Select and copy each line below that contains the string "located", treating uppercase and lowercase letters as different.

════════════════════

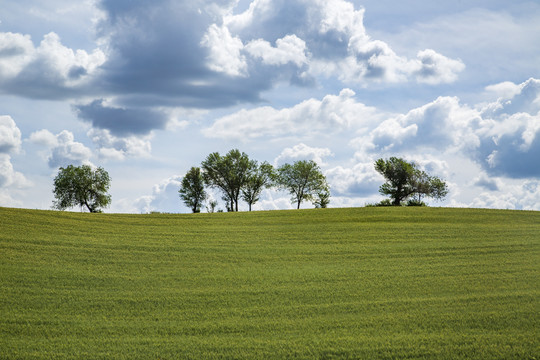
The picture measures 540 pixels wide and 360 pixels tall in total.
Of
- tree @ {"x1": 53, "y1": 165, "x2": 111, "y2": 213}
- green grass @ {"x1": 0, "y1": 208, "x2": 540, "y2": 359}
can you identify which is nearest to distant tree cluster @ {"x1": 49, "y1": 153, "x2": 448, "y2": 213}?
tree @ {"x1": 53, "y1": 165, "x2": 111, "y2": 213}

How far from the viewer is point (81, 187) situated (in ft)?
169

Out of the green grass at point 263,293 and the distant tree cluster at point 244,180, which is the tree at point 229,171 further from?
the green grass at point 263,293

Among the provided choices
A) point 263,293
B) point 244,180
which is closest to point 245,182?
point 244,180

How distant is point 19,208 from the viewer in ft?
82.0

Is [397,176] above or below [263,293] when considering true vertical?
above

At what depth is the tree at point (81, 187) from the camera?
170 ft

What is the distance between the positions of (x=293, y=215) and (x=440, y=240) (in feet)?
39.3

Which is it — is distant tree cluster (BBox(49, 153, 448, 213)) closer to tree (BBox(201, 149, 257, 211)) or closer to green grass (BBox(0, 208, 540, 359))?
tree (BBox(201, 149, 257, 211))

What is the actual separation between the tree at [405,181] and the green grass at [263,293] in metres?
32.0

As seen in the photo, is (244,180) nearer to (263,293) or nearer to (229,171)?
(229,171)

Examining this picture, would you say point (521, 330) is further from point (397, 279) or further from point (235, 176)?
point (235, 176)

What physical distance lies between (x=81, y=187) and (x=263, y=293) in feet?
148

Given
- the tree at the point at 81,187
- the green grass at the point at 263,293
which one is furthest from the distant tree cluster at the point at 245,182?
the green grass at the point at 263,293

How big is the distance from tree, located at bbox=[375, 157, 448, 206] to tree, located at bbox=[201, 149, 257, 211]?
54.0 feet
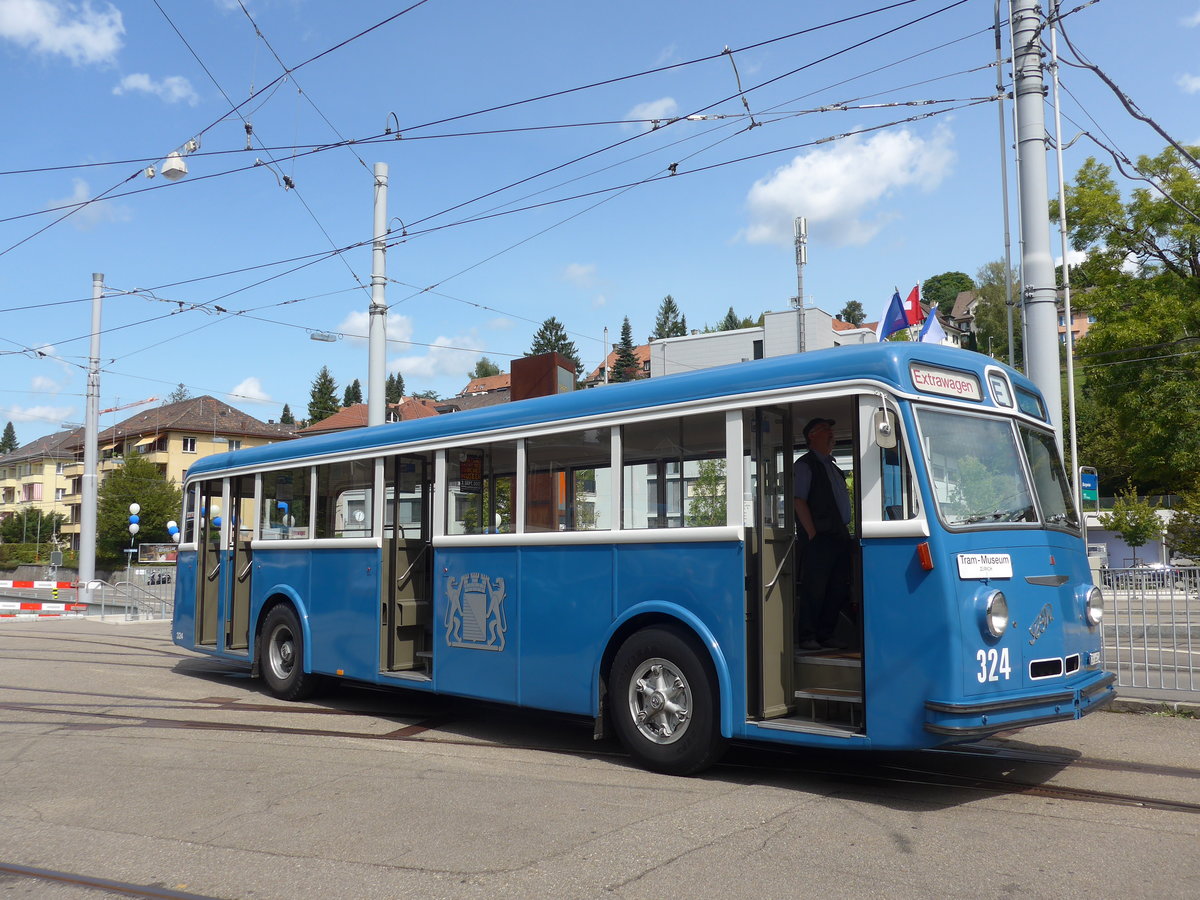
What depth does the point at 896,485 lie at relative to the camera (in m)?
6.32

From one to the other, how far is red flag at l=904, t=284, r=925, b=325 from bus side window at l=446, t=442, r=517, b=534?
1127cm

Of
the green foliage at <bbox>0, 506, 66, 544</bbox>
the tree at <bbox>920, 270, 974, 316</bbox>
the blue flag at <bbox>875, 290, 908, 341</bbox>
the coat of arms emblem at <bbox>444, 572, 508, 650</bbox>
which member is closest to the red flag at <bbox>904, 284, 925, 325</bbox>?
the blue flag at <bbox>875, 290, 908, 341</bbox>

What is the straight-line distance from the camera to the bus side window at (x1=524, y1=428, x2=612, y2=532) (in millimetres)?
7984

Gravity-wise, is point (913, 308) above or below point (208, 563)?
above

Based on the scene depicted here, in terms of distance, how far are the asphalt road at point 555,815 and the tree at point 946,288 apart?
117 m

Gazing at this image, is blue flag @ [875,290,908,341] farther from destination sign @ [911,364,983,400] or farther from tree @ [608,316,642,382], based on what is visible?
tree @ [608,316,642,382]

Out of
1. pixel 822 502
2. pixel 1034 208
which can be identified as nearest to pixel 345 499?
pixel 822 502

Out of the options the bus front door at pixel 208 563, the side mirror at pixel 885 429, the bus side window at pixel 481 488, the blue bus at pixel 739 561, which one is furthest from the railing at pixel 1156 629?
the bus front door at pixel 208 563

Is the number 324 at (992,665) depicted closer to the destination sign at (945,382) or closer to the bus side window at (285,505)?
the destination sign at (945,382)

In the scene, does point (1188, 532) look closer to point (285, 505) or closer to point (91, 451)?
point (285, 505)

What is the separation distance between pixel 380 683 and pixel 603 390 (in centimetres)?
382

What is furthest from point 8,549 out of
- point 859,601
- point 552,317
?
point 859,601

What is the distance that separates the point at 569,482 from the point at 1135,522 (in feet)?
143

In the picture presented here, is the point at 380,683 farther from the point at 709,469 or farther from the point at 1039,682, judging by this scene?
the point at 1039,682
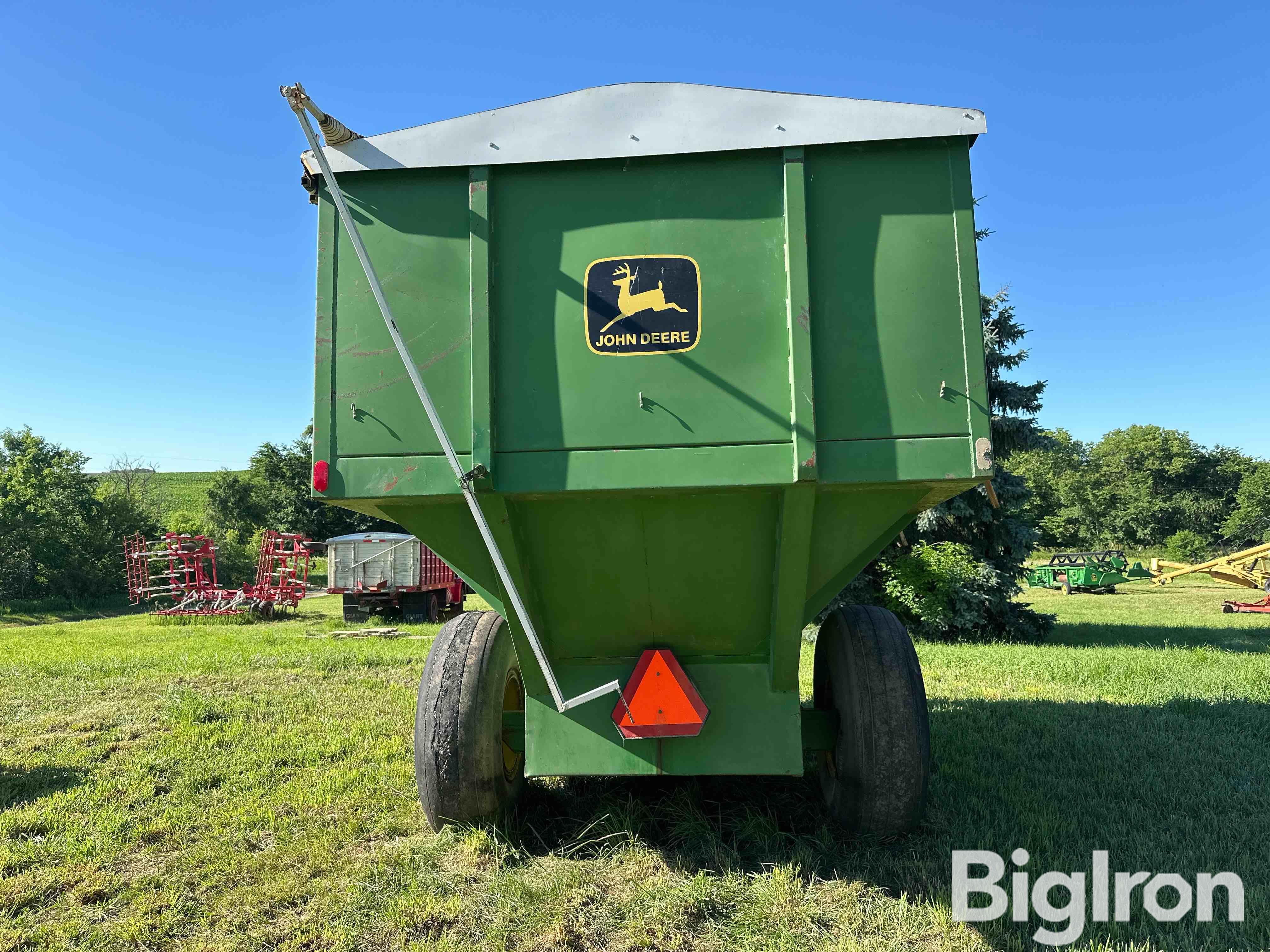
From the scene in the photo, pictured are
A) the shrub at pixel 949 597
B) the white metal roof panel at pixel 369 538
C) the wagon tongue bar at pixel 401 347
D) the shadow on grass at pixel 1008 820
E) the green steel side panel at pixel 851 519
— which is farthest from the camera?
the white metal roof panel at pixel 369 538

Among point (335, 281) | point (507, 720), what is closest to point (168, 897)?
point (507, 720)

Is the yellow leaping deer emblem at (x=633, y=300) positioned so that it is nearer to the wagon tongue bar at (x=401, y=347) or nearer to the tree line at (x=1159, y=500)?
the wagon tongue bar at (x=401, y=347)

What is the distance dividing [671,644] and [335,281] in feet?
7.22

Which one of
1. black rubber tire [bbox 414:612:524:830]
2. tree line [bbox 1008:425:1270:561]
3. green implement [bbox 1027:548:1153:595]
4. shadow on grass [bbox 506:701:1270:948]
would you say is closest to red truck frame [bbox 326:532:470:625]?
shadow on grass [bbox 506:701:1270:948]

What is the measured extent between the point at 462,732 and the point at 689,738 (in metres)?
1.07

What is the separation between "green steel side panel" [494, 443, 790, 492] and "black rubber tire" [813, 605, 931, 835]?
1.40 metres

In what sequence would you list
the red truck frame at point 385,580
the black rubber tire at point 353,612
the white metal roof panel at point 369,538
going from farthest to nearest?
the white metal roof panel at point 369,538
the red truck frame at point 385,580
the black rubber tire at point 353,612

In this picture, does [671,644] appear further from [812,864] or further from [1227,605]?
[1227,605]

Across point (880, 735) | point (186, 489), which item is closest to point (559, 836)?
point (880, 735)

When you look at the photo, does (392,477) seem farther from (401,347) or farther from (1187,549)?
(1187,549)

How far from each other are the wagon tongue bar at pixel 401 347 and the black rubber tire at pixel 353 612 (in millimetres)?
15251

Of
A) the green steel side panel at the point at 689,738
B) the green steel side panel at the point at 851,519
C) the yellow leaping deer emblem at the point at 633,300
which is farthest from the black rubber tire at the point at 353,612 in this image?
the yellow leaping deer emblem at the point at 633,300

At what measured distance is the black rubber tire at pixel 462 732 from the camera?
3605 mm

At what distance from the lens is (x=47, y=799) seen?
4.32m
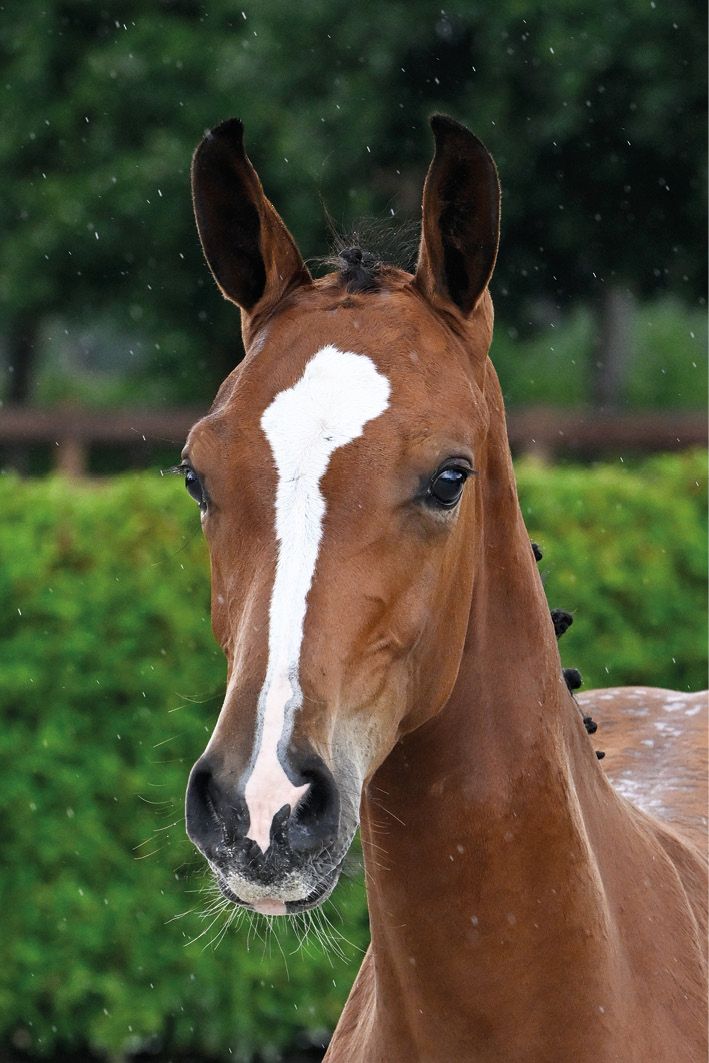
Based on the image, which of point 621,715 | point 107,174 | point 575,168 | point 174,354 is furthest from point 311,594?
point 174,354

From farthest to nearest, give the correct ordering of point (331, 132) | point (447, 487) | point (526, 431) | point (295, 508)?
point (331, 132), point (526, 431), point (447, 487), point (295, 508)

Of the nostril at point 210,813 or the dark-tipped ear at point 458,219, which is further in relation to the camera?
the dark-tipped ear at point 458,219

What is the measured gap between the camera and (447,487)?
2207 millimetres

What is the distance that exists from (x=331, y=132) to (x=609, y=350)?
5988mm

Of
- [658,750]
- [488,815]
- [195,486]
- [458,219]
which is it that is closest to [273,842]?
[488,815]

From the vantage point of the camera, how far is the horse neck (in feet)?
7.59

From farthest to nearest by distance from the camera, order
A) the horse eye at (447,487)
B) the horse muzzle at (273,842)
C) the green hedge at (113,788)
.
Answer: the green hedge at (113,788), the horse eye at (447,487), the horse muzzle at (273,842)

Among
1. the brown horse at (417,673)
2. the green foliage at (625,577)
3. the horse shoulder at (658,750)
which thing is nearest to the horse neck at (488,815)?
the brown horse at (417,673)

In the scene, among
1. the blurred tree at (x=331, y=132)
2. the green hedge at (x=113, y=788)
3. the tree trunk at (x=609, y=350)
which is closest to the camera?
the green hedge at (x=113, y=788)

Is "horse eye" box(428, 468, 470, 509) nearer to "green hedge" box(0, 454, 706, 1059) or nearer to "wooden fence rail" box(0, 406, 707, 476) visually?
"green hedge" box(0, 454, 706, 1059)

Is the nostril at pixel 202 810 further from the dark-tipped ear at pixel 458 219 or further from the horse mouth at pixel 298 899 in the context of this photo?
the dark-tipped ear at pixel 458 219

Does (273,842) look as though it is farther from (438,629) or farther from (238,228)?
(238,228)

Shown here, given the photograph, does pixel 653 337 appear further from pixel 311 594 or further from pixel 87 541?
pixel 311 594

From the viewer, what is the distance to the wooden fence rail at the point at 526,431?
12805mm
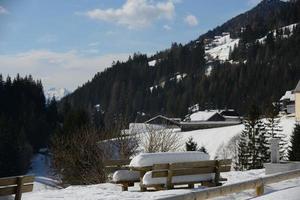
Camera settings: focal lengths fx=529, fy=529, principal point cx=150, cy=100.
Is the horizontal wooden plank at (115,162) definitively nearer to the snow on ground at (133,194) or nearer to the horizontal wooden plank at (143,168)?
the snow on ground at (133,194)

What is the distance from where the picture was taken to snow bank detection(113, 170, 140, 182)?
15.0m

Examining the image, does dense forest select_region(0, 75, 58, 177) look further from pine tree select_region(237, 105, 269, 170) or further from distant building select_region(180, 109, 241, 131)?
pine tree select_region(237, 105, 269, 170)

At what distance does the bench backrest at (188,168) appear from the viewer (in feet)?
45.9

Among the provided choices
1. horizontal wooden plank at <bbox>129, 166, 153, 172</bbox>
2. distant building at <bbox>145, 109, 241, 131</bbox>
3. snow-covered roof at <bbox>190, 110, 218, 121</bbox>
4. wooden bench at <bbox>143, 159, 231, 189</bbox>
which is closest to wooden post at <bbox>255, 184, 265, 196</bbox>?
wooden bench at <bbox>143, 159, 231, 189</bbox>

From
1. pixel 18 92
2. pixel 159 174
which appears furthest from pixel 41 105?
pixel 159 174

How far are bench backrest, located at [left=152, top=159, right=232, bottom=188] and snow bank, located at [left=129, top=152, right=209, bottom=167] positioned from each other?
46cm

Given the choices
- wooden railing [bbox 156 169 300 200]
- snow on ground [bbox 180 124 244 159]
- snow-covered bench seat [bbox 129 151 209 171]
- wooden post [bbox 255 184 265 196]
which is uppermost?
snow on ground [bbox 180 124 244 159]

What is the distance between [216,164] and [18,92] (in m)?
102

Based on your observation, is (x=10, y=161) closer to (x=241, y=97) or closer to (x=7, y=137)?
(x=7, y=137)

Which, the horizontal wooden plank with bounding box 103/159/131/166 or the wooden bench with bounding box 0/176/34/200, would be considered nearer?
the wooden bench with bounding box 0/176/34/200

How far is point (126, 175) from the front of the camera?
15172 mm

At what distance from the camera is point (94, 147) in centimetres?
3622

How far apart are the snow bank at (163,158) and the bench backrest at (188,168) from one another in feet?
1.52

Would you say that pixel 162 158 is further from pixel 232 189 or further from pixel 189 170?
pixel 232 189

════════════════════

Exercise result:
How big is the distance from tree, located at bbox=[375, 157, 448, 206] to tree, located at bbox=[201, 149, 257, 211]?
How far are bench backrest, located at [left=152, top=159, right=232, bottom=188] and snow bank, located at [left=129, top=152, right=209, bottom=167] positioned from each other?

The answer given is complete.